The weakness was not limited to oilseeds.
Minneapolis December spring wheat also fell almost 10 percent in those three months and corn had suffered a seven percent drop until recent worries about delayed seeding in the U.S. Midwest began to support that market.
The market looks at reports of ample stocks and trade disruptions and sees no reason to bid up prices.
The United States Department of Agriculture forecast shows the domestic supply of soybeans relative to demand at year end is about 22.5 percent, well up from last year’s 10 percent and 7.5 percent two years ago.
Put another way, the U.S. will have 82 days of soybean supply compared to 36.5 days last year and about 27 days two years ago.
The U.S. soybean stocks-to-use ratio is the highest in several decades.
The stocks-to-use ratio of global soybeans is even more ample at 31 percent, also a record high.
The Agriculture Canada April outlook for principal field crops forecasts 2018-19 year-end canola stocks at 3.5 million tonnes, up from 2.5 million last year. The China trade situation has worsened since the Agriculture Canada report was produced so the export goal of 9.8 million tonnes might have to be revised down again if there is no resolution with China. That would also lift the ending stocks forecast.

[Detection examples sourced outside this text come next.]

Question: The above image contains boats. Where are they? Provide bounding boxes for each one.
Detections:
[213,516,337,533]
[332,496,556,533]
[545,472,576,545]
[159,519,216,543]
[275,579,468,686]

Currently, the ending stocks forecast of 3.5 million tonnes would be a stocks-to-use ratio of 18 percent, up from 12 percent last year.
To the end of week 39 of the crop year, which is 75 percent of the crop year, canola exports stood at 72 percent of the Agriculture Canada target so they are running a little behind the pace needed to reach the target.
In addition to the large oilseed stocks, the market is looking at Midwest weather forecasts that show cool, wet weather that could delay corn seeding enough to cause farmers to switch to shorter- season soybeans.
The same considerations helped December corn futures recover from the low close of about US$3.77 per bushel on April 25 to $3.87 on May 2.
The U.S. corn stocks-to-use ratio at about 14 percent is more favourable than soybeans and is only two to four points higher than a few years ago when prices were much more attractive.
However, the wheat stocks picture is more gloomy, which helps explain the weak wheat price.
The USDA estimates domestic year end all-wheat stocks-to-use at about 52 percent, down only slightly from last year when it topped 55 percent and set a modern era high.
Focusing on just U.S. hard red spring wheat stocks-to-use, the ratio is about 60 percent, a level not seen since the low price years of the late 1980s and early 1990s.
The American commodity futures exchanges focus a lot on this burdensome U.S. supply and demand situation.
Also weighing on wheat is the good condition of this year’s winter wheat crop.
The Wheat Quality Council annual tour last week estimated Kansas yield at 47.2 bushels per acre, up from a weather stressed 38 bu. last year.
Seeded area is down from last year, but with the stronger yield potential the crop could be larger than a year ago.
Using the council’s estimated yield, production in Kansas would be 306.5 million bu. this year, up from 277.4 million last year.
The condition of wheat in neighbouring Oklahoma and Nebraska is even better than in Kansas.